WHAT TO PRODUCE: Extend the profile of Michael Doran, picking up right after its final sentence.

EXTRACT:
Start

Here are three of many internationally minded Princeton alumni whose ideas
have received public attention and stand to make a difference.
Michael Doran *97
The accidental academic: Michael Doran *97
prepared for Washington politics as a Princeton professor
By Kathy Kiely ’77
Michael Doran *97 says he left Princeton for the White House in 2005
because “I wanted a calmer, less political environment.”
Only half a joke, Doran’s wry comment captures the professor-turned-presidential
adviser’s two most striking qualities: offbeat humor and a flair
for the provocative.
A former member of Princeton’s Near Eastern studies faculty, Doran
left the University in the midst of a very public controversy over whether
he should receive tenure. In August 2005, he joined the Bush administration
as the National Security Council’s senior director for Near Eastern
and North African Affairs. Doran’s portfolio does not include Iraq
or Afghanistan, but he’s responsible for helping shape policy for
a wide swath of regional hot spots, including Israel, Iran, Lebanon, Syria,
and Egypt. In October 2006, he traveled to the Middle East with Secretary
of State Condoleezza Rice and visited Riyadh, where he was hosted by Turki
al-Faisal ’67, then Saudi Arabia’s ambassador to the United
States.
Doran, 44, is “one of the smartest and most creative and interesting
minds of his generation in Middle East studies,” says Gideon Rose,
managing editor of the prestigious journal Foreign Affairs. Otherwise
sharply critical of the Bush administration’s Middle East policies,
Rose considers the decision to hire Doran for the National Security Council
an encouraging sign. “It shows they are still interested in ideas,”
he says.
As an adviser to the nation’s top policy-makers, Doran is no longer
permitted to share those ideas in public. “It’s the president’s
policy now, Michael,” a White House press officer gently but firmly
warned Doran when a question came up about his views on the future role
of the United States in the region during an interview with PAW.

End

EXTRACTED ENTRIES:
Start

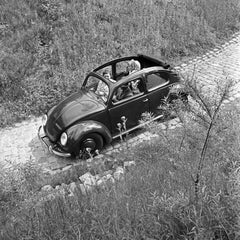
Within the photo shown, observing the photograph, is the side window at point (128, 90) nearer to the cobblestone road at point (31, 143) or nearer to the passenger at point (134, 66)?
the passenger at point (134, 66)

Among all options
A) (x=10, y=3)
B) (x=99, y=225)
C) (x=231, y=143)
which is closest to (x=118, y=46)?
(x=10, y=3)

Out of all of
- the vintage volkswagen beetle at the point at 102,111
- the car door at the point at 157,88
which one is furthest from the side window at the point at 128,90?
the car door at the point at 157,88

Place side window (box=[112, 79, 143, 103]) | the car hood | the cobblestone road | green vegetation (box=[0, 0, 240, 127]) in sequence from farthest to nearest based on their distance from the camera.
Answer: green vegetation (box=[0, 0, 240, 127]) < side window (box=[112, 79, 143, 103]) < the cobblestone road < the car hood

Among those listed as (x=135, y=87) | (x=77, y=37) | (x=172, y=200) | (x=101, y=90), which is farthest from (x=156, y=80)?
(x=172, y=200)

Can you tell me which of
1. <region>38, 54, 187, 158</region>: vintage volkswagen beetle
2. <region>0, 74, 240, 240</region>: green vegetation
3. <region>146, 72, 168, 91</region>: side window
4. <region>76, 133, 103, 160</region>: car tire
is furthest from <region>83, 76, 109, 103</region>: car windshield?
<region>0, 74, 240, 240</region>: green vegetation

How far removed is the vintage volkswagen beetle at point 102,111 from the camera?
21.0 feet

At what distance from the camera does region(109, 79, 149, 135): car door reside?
269 inches

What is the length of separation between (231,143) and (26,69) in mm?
7648

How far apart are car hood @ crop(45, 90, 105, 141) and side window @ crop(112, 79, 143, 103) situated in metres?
0.42

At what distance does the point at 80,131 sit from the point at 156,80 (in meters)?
2.48

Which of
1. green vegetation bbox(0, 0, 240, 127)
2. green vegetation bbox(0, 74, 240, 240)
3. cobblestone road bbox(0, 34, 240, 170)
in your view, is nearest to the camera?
green vegetation bbox(0, 74, 240, 240)

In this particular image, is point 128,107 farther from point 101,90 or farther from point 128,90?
point 101,90

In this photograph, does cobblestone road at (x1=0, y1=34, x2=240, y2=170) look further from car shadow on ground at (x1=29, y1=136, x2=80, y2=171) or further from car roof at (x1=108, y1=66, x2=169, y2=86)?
car roof at (x1=108, y1=66, x2=169, y2=86)

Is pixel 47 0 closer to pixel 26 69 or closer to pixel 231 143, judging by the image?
pixel 26 69
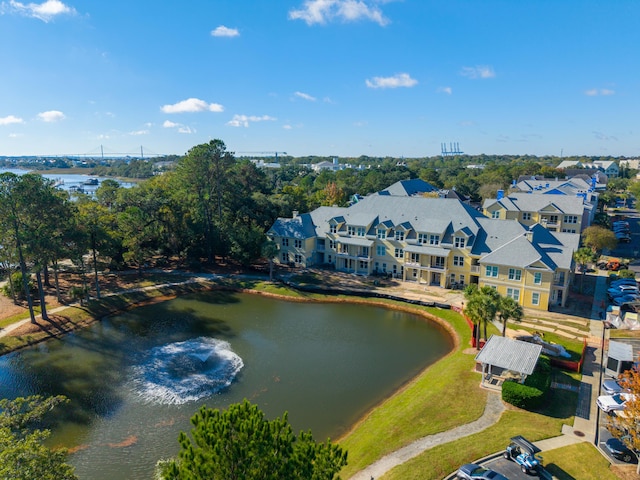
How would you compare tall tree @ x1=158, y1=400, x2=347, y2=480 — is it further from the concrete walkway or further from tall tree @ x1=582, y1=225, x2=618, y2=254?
tall tree @ x1=582, y1=225, x2=618, y2=254

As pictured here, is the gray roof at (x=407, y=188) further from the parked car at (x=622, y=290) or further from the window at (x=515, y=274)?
the parked car at (x=622, y=290)

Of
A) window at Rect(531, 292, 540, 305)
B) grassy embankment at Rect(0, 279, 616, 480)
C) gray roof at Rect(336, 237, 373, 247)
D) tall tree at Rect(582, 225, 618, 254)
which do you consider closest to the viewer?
grassy embankment at Rect(0, 279, 616, 480)

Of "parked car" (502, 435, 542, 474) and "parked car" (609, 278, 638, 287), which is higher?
"parked car" (609, 278, 638, 287)

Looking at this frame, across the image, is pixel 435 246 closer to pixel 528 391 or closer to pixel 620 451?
pixel 528 391

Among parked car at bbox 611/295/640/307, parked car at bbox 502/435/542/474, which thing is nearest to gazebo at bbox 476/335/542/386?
parked car at bbox 502/435/542/474

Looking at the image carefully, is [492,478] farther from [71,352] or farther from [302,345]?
[71,352]

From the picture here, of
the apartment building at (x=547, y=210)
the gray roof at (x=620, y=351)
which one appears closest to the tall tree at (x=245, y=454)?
the gray roof at (x=620, y=351)
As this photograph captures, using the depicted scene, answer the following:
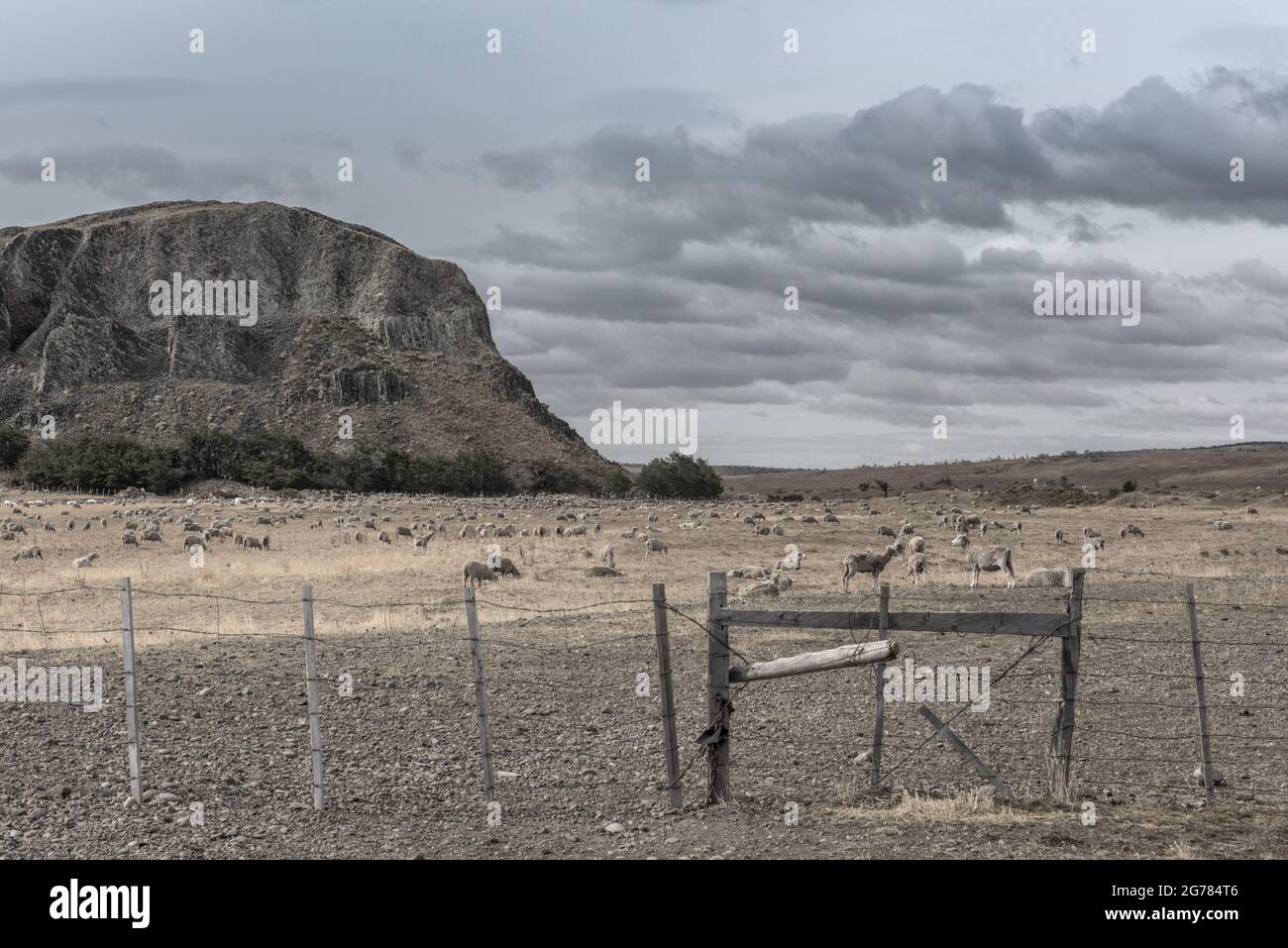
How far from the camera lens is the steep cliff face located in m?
130

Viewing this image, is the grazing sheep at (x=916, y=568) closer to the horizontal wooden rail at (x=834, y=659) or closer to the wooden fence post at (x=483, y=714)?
the horizontal wooden rail at (x=834, y=659)

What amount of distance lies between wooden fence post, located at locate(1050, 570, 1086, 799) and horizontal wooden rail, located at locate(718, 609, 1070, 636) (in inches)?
3.9

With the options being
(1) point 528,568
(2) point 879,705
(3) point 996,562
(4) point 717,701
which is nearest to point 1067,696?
(2) point 879,705

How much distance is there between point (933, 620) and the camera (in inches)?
438

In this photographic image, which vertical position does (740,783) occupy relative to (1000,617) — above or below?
below

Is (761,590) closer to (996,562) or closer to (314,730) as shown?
(996,562)

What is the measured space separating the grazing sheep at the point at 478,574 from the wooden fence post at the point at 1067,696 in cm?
1982

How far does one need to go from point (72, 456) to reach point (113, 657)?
8560 cm

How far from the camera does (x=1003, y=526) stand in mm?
50938

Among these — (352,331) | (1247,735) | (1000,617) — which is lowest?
(1247,735)

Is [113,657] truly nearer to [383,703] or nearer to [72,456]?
[383,703]

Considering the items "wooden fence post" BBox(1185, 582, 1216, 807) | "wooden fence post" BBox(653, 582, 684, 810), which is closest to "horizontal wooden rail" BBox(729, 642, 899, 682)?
"wooden fence post" BBox(653, 582, 684, 810)

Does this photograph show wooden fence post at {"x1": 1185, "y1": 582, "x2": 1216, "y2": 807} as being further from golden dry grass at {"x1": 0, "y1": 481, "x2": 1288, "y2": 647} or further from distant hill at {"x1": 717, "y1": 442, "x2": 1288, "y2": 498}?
distant hill at {"x1": 717, "y1": 442, "x2": 1288, "y2": 498}
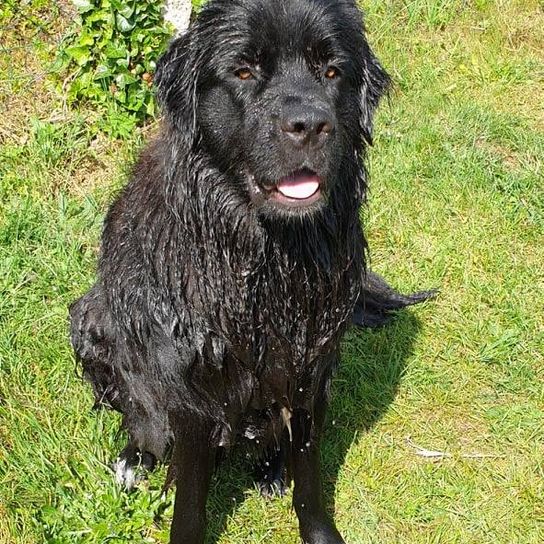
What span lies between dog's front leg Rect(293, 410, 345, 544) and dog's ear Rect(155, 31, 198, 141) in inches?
45.1

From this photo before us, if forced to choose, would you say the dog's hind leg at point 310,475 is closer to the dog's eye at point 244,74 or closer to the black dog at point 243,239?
the black dog at point 243,239

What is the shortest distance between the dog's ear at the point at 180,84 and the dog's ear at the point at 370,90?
54cm

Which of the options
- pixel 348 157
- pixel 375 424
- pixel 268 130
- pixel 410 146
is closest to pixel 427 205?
pixel 410 146

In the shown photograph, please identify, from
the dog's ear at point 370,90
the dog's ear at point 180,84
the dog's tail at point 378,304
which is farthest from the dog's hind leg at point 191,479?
the dog's tail at point 378,304

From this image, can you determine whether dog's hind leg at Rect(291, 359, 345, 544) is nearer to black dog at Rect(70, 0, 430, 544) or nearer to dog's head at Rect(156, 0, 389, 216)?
black dog at Rect(70, 0, 430, 544)

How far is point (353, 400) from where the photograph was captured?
3.76 metres

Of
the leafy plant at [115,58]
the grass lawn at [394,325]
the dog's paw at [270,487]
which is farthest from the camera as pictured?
the leafy plant at [115,58]

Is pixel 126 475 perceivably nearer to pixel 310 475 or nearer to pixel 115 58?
pixel 310 475

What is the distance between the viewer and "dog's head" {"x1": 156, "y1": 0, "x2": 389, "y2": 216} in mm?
2268

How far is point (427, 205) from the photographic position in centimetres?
461

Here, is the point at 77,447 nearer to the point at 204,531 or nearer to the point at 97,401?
the point at 97,401

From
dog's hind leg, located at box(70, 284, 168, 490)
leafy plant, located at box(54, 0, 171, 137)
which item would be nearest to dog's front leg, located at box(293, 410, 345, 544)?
dog's hind leg, located at box(70, 284, 168, 490)

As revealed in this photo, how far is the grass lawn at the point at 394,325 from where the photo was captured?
3.30m

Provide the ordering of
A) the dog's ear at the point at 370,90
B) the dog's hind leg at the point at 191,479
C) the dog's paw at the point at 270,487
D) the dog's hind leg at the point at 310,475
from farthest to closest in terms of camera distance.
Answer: the dog's paw at the point at 270,487 < the dog's hind leg at the point at 310,475 < the dog's hind leg at the point at 191,479 < the dog's ear at the point at 370,90
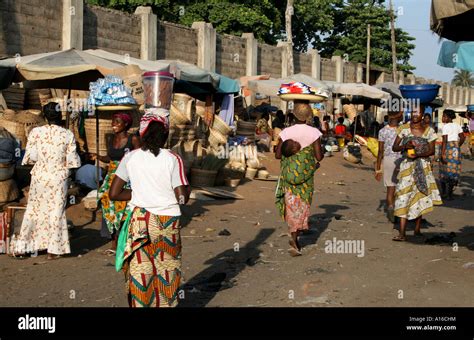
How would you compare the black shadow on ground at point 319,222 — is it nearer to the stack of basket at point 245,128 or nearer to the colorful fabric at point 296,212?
the colorful fabric at point 296,212

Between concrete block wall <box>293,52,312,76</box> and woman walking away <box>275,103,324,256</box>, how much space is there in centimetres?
2572

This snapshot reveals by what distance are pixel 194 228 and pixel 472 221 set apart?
14.6ft

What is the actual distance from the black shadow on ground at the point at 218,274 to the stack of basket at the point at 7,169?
345 cm

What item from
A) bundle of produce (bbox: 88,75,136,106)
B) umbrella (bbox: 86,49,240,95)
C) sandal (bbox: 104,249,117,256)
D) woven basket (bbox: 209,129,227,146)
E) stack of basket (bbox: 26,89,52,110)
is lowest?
sandal (bbox: 104,249,117,256)

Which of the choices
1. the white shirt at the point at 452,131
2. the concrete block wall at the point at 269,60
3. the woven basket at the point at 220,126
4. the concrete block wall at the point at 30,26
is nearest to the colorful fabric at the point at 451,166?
the white shirt at the point at 452,131

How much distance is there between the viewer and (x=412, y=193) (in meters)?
9.26

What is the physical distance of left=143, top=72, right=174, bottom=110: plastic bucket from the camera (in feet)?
34.6

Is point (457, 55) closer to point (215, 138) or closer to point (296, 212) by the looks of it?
point (296, 212)

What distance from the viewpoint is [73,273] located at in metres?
7.83

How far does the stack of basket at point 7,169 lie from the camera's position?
1002cm

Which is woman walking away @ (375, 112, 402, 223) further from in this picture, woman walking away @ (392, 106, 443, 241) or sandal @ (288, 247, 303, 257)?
sandal @ (288, 247, 303, 257)

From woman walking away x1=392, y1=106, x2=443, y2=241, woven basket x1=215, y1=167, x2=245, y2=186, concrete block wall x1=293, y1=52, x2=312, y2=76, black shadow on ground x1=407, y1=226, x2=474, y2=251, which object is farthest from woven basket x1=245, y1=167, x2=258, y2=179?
concrete block wall x1=293, y1=52, x2=312, y2=76

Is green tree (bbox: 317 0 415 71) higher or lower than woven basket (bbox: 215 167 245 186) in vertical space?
higher

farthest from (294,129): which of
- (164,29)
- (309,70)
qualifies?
(309,70)
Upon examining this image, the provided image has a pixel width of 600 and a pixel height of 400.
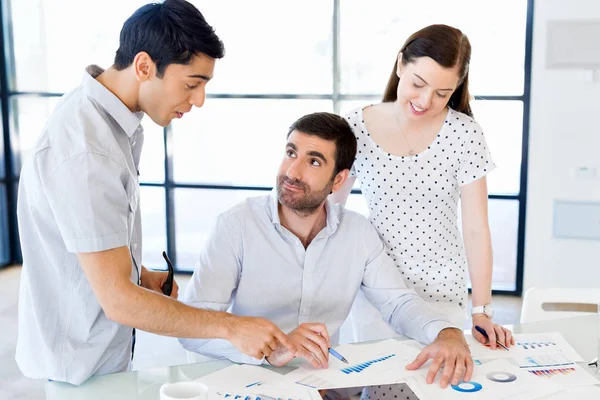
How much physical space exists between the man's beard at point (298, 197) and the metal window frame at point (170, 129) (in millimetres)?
2672

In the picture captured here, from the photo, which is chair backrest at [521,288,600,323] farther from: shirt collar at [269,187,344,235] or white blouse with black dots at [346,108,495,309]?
shirt collar at [269,187,344,235]

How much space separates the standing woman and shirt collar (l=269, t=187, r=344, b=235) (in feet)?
0.36

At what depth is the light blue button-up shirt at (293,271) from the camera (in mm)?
1940

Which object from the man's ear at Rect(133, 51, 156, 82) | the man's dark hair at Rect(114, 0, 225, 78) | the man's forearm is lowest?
the man's forearm

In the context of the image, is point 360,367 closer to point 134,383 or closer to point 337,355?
point 337,355

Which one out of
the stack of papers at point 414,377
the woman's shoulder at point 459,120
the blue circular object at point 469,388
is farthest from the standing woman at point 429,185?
the blue circular object at point 469,388

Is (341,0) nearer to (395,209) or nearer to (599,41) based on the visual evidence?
(599,41)

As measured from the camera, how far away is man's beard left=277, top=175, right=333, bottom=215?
77.9 inches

End

WRITTEN REPLY:
His past writings and pronouncements reveal Doran to be an idiosyncratic
thinker who defies easy pigeonholing. He is sympathetic to Israel, where
he studied Hebrew for three years, though he wrote in one 2002 Foreign
Affairs article that Washington should “distance itself from
misguided Israeli policies such as the building of settlements in the
occupied territories.” To Doran, the key conflict in the Middle
East is not between Israel and the Palestinians, but between Arabs and
their own despotic governments. In another, influential article published
in Foreign Affairs in 2002, he wrote that the Sept. 11 attacks on New
York and Washington had drawn the United States into “somebody else’s
civil war.” Al-Qaida’s war with the United States was not
a goal in itself, Doran wrote, but an “instrument designed to help
[Osama bin Laden’s] brand of extremist Islam survive and flourish
among the believers.” The extremists were more interested in toppling
Arab governments allied with the United States than with a direct U.S.
confrontation, he argued, noting that, once attacked, the nation “had
no choice but to take up the gauntlet.”
Doran was an early supporter of the Iraq war. He accuses al-Qaida and
its sympathizers of indulging in a “paranoid view of the world.”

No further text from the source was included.